»»
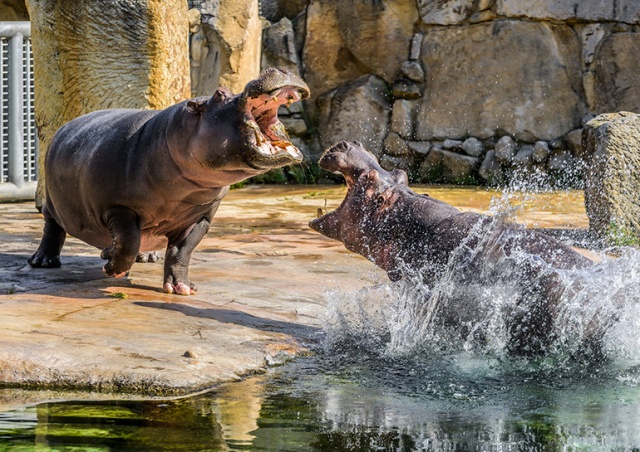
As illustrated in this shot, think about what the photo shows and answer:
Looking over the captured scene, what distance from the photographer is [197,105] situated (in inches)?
206

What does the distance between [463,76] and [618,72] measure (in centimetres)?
169

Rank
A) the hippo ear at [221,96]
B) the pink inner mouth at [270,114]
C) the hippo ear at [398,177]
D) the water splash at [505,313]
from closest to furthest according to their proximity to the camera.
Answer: the water splash at [505,313] → the pink inner mouth at [270,114] → the hippo ear at [221,96] → the hippo ear at [398,177]

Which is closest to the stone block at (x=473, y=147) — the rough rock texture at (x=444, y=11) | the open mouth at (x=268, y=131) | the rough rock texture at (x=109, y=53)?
the rough rock texture at (x=444, y=11)

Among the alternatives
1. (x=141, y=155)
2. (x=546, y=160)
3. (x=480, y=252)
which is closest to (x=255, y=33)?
(x=546, y=160)

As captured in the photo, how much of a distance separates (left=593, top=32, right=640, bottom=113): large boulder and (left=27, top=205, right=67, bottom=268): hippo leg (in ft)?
23.5

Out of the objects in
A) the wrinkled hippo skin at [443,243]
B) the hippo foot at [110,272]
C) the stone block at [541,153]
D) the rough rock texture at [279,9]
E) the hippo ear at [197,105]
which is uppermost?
««
Exercise prompt :: Copy out all the entries above word for word, leaving out the picture.

The response ::
As illustrated in this shot, think about what the photo shows and answer:
Looking over the captured scene, what distance from the photographer is [197,105] situated (in inches)?
206

What does the distance between [463,76] and [618,72] measure (in centimetres)?
169

Rank
A) the hippo ear at [221,96]
B) the pink inner mouth at [270,114]
C) the hippo ear at [398,177]
D) the water splash at [505,313]
from closest to furthest according to their proximity to the camera.
Answer: the water splash at [505,313] → the pink inner mouth at [270,114] → the hippo ear at [221,96] → the hippo ear at [398,177]

Which is closest to the stone block at (x=473, y=147) — the rough rock texture at (x=444, y=11) | the open mouth at (x=268, y=131) | the rough rock texture at (x=109, y=53)?
the rough rock texture at (x=444, y=11)

Among the alternatives
1. (x=141, y=155)
2. (x=546, y=160)
3. (x=480, y=252)
which is closest to (x=255, y=33)?
(x=546, y=160)

As captured in the photo, how much of a distance separates (left=593, top=32, right=640, bottom=113): large boulder and (left=27, top=205, right=67, bottom=268): hippo leg (in ft)?
23.5

Out of the objects in
A) the wrinkled hippo skin at [443,243]
B) the hippo foot at [110,272]
C) the stone block at [541,153]
D) the rough rock texture at [279,9]
E) the hippo ear at [197,105]
which is uppermost?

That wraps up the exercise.